Il grande regista neozelandese, che ha saputo farci sognare con la meravigliosa trasposizione cinematografica dell’opera di Tolkien, in Amabili Resti sembra quasi disorientato dalle tante troppe fascinose immagini che il romanzo della Sebold pare avere suscitato in lui stesso. L’esperienza della morte, ancorché disperatamente traumatica come può essere quella di una vittima di violenza, il viaggio verso l’aldilà, il distacco, la separazione dal corpo, tutto viene interpretato quasi in un esercizio calligrafico da Jackson. Il suo indubbio grande talento sembra disperdersi in un susseguirsi di immagini mirabolanti, a volte kitsch, altre dal sapore vagamente New Age, senza mai catturare davvero l’emozione, nonostante il forte sostegno delle musiche arrangiate da Brian Eno.

La narrazione in prima persona della protagonista risulta troppo frammentata rispetto al romanzo. I personaggi sembrano schizzati attraverso pochi tratti, anche un po’ distrattamente, e non traspare mai un vero pathos narrativo da una sfilacciata angosciosa dimensione onirica.

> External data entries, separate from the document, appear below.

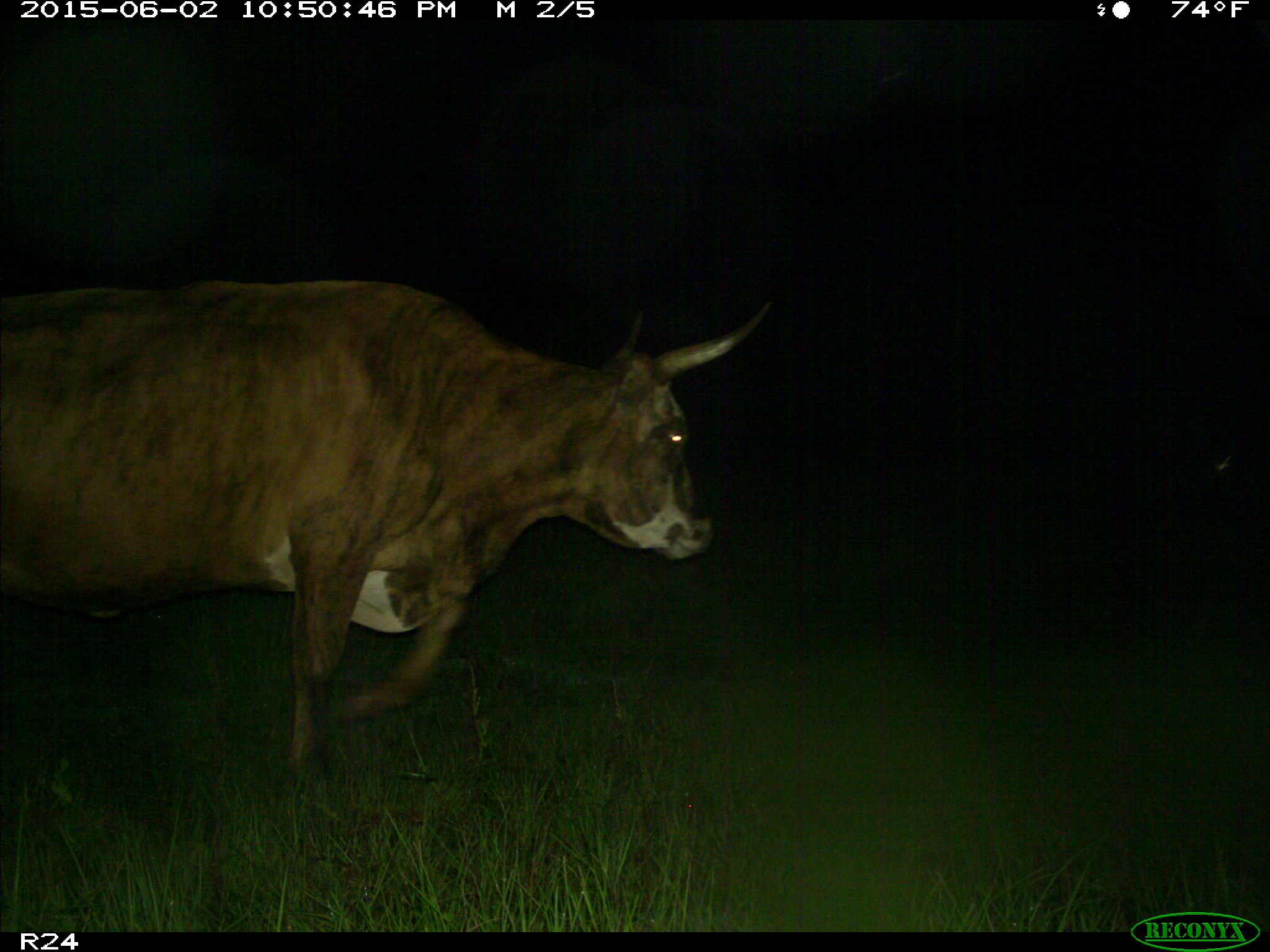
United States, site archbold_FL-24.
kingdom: Animalia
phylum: Chordata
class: Mammalia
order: Artiodactyla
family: Bovidae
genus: Bos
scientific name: Bos taurus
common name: domestic cow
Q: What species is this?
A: Bos taurus (domestic cow).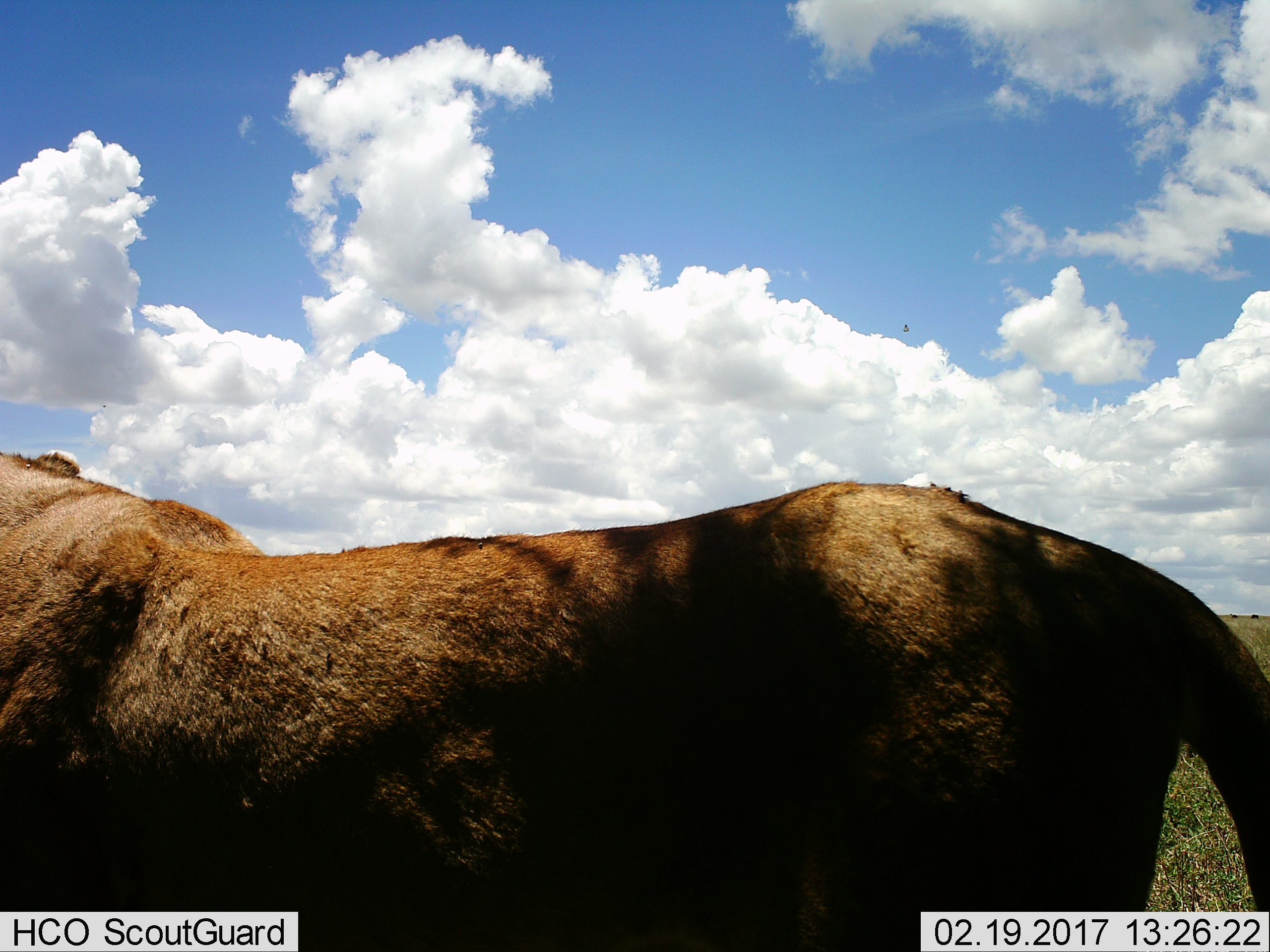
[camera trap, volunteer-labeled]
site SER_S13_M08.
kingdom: Animalia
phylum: Chordata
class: Mammalia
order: Carnivora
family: Felidae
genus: Panthera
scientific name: Panthera leo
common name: lion female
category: lionfemale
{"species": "lionfemale (lion female) (Panthera leo)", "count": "1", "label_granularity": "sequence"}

Questa regia di Jackson non impone il suo segno, con la sola eccezione della intensa sequenza che vede la sorella della vittima entrare di soppiatto nella casa del pedofilo per cercare le tracce dei suoi sospetti. Una grande sequenza davvero, cadenzata da un grande ritmo degno del migliore Hitchcock.

Straordinariamente espressiva è la sedicenne Saoirse Ronan nel ruolo della sfortunata ragazza. Tutti gli altri interpreti restano in secondo piano rispetto alle immagini  dell’aldilà, e, a partire da un improbabile Susan Sarandon nel ruolo della nonna, non suscitano alcuna emozione vera. Mark Wahlberg è troppo leggero nel ruolo del padre, non dà alcuno spessore al suo ruolo, così come Rachel Weisz nel ruolo della madre.

Eccelle Stanley Tucci nei panni del maniaco che ha ricevuto la nomination per l’Oscar come migliore  attore non protagonista, ma forse è un po’ troppo. Bravo lo è certamente, ma addirittura la nomination… Pare quasi il contentino che Hollywood ha voluto attribuire ad Amabili Resti, respingendolo in un limbo dal quale c’è da sperare che Peter Jackson sappia uscire al più presto rinfrescando la sua grande talentuosa vena registica. Probabilmente del romanzo c’è poco anche e soprattutto dell’intento della Sebold così attenta alle vicende delle giovani vittime di violenze e a tutto ciò che ne consegue nello strazio del dopo.